## Testo
───

Con sentenza in data 14 giugno 2024, la Corte di appello di Ancona, in parziale riforma della sentenza di primo grado, ha dichiarato non doversi procedere nei confronti di COGNOME in relazione ai delitti ascrittigli ai capi A), riqualificato come bancarotta preferenziale ai sensi dell’art. 216, comma 3, legge fall., e C), essendo ormai estinti per prescrizione, e ha confermato le precedenti statuizioni di condanna con riferimento ai capi D) ed E), per l’effetto rideterminando la pena finale, riconosciuta la continuazione fallimentare tra i due reati e la continuazione ex art. 81, secondo comma, cod. pen., tra essi e i fatti di cui alla sentenza emessa dal Giudice dell’udienza preliminare del Tribunale di Ancona in data 1° marzo 2023, irrevocabile il 30 giugno 2023, in 2 anni e 8 mesi di reclusione e 2 anni e 6 mesi delle pene accessorie di cui all’art. 216, ult. comma, legge fall. Con lo stesso provvedimento la Corte di appello sostituì la predetta pena detentiva con quella del lavoro di pubblica utilità, ai sensi degli artt. 53 e 56 -bis, legge n. 689 del 1981.

───

## Righe elencate
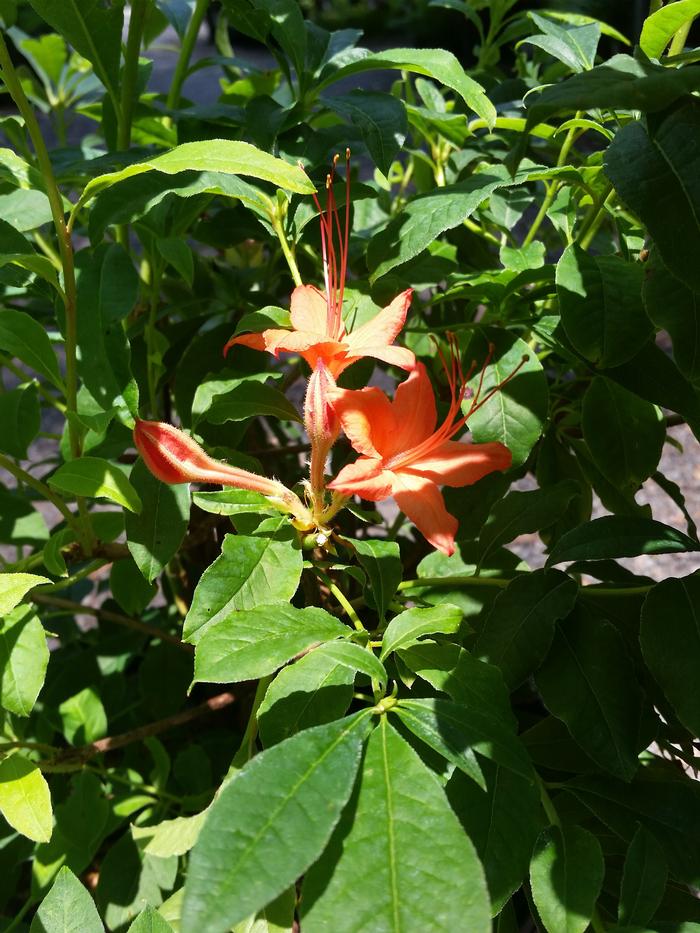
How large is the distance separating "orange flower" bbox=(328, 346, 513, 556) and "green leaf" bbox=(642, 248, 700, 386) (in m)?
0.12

───

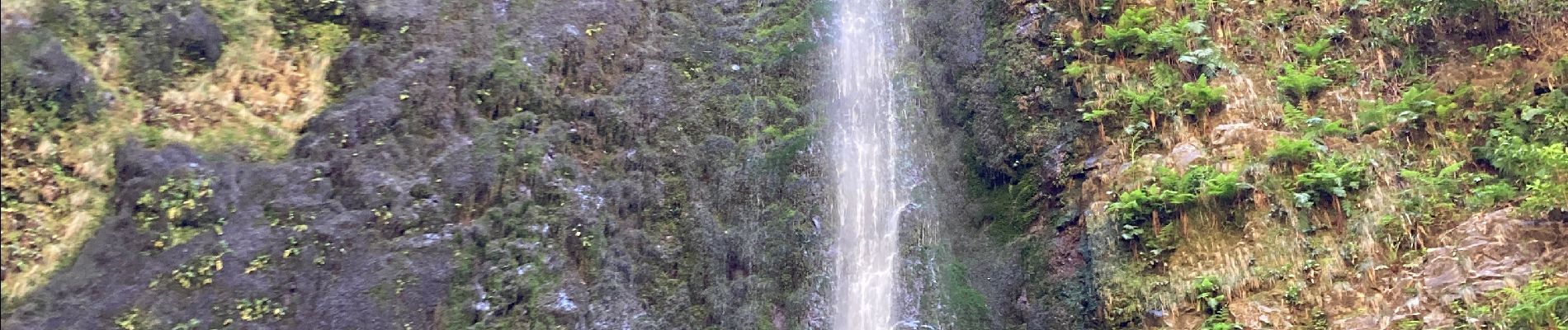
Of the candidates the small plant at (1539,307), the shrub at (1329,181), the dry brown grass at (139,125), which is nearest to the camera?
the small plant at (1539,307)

───

Elenca tutte le date riportate nel testo sulla sentenza della Corte di appello di Ancona. Per questo lavoro le righe non servono.

## Risposta scritta
14 giugno 2024; 1° marzo 2023; 30 giugno 2023.